Critically damped oscillator: Classical mechanics help

[Theorem.]

Homework Statement

A critically damped oscillator with natural frequency $$\omega$$ starts out at position $$x_0>0$$. What is the maximum initial speed (directed towards the origin) it can have and not cross the origin?

Homework Equations

For the case of critical damping,
$$x(t)=e^{(-\gammat)}(A+Bt) where \gamma=\omega=\sqrt{k/m}$$

The Attempt at a Solution

Well first I derived the above equation (and verified it with my textbook).
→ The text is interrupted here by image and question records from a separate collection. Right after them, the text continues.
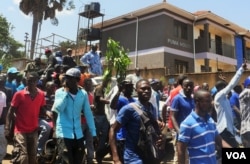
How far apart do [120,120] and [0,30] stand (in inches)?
1257

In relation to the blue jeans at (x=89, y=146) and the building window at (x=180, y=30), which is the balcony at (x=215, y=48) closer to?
the building window at (x=180, y=30)

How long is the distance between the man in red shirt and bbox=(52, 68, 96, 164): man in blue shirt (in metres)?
0.78

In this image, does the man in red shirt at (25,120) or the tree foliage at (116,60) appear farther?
the tree foliage at (116,60)

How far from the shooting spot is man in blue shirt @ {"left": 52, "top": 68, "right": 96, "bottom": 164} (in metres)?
4.66

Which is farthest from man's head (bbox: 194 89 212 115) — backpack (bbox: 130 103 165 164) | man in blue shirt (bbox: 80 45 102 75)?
man in blue shirt (bbox: 80 45 102 75)

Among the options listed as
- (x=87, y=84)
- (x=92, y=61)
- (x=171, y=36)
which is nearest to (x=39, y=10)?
(x=171, y=36)

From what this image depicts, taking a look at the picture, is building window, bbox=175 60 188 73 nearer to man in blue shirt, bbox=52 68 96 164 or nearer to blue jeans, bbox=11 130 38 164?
blue jeans, bbox=11 130 38 164

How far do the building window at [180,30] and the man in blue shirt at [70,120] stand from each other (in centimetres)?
1977

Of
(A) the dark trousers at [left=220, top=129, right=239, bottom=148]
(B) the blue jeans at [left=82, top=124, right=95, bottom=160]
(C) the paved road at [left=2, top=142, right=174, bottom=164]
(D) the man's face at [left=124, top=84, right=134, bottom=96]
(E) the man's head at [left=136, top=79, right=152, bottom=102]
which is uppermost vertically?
(D) the man's face at [left=124, top=84, right=134, bottom=96]

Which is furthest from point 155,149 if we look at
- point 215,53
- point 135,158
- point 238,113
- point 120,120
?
point 215,53

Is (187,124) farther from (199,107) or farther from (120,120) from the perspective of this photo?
(120,120)

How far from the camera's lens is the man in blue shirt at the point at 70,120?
15.3 ft

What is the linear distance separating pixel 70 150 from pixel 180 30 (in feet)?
67.9

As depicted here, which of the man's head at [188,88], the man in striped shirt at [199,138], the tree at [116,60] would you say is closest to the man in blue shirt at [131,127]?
the man in striped shirt at [199,138]
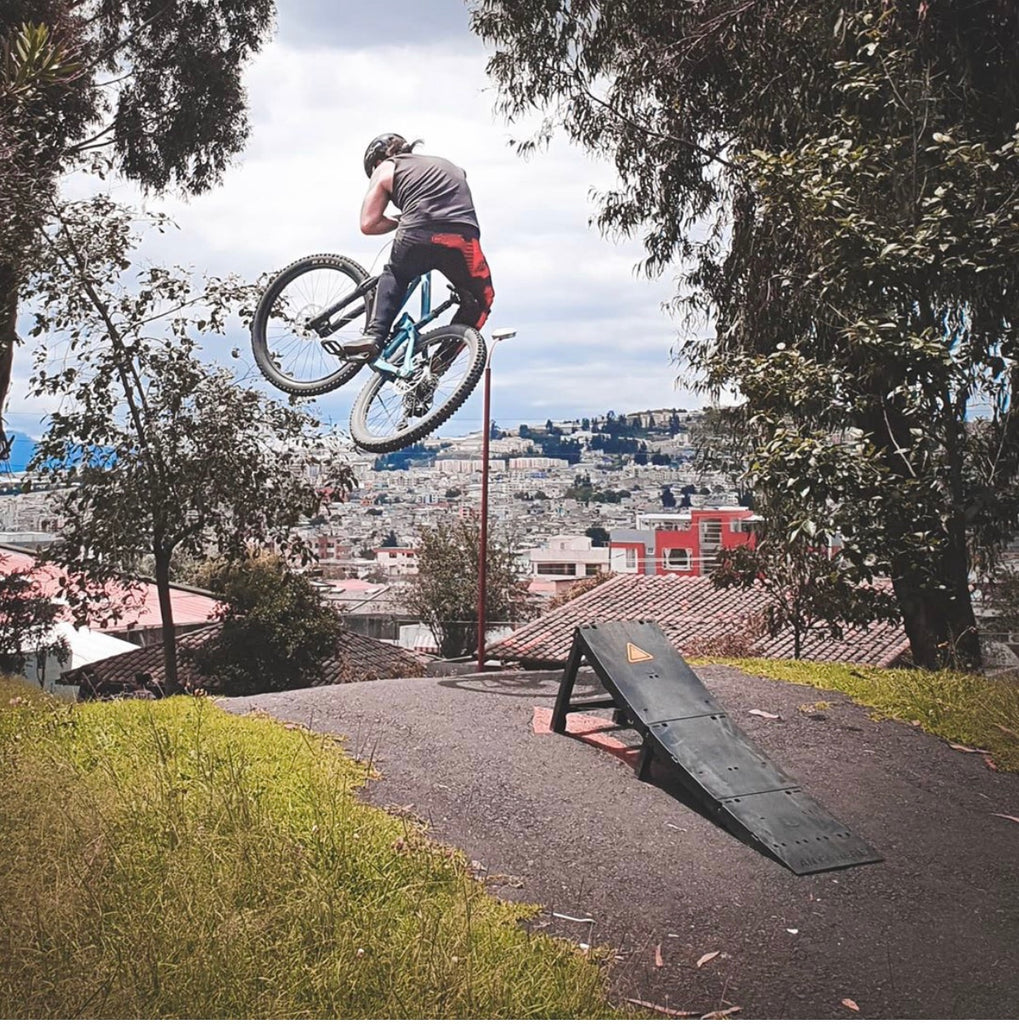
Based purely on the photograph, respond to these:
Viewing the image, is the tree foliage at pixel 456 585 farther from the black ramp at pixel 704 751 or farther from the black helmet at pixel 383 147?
the black ramp at pixel 704 751

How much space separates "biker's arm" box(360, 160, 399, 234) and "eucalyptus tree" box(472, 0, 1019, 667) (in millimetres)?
948

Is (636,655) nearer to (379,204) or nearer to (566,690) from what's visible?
(566,690)

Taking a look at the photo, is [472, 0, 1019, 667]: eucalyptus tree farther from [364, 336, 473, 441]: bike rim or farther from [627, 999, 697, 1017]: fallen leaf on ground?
[627, 999, 697, 1017]: fallen leaf on ground

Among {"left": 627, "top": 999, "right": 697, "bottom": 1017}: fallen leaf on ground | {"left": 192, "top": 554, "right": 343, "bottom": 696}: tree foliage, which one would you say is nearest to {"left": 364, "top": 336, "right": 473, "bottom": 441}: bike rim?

I then evaluated the initial position:
$$x(0)=A$$.
I then took the derivative of the position function to get velocity:
$$v(t)=(e^{-\gamma t}) ( B-Bt\gamma -A\gamma)$$
Setting t=0 I obtained
$$v(0)=B-A\gamma$$ recalling that x₀=A, $$v(0)= B-x_0\gamma$$. I then solved for Beta: $$B=v_0 +\gamma x_0.$$
I then tried substituting this back into the position equation, and solving for the initial velocity, the program is there is always time dependency that i can't get rid of... what am i doing wrong? any advice would be much appreciated!
Thanks

 

[Theorem.]

umm its supposed to be e^-tgamma(B-Bt(gamma)-A(gamma)) for the velocity and v(0)=B-A(gamma)=B-x_0(gamma) for the initial velocity
and x(t)=e^-tgamma(A+Bt) for the position but for some reason I all the sudden fail at latex

 

[splogia]

I think I solved it... you're on the right track. Solve for x(t) in terms of gamma, w, Xo and Vo, then make x(t)=0 and solve for Vo. Next, derive V(t) by taking dx/dt (remember to include initial conditions!). Take the limit as t goes to inf of V(t), and substitute terms so that you're left with w and Xo, and you should get Vmax.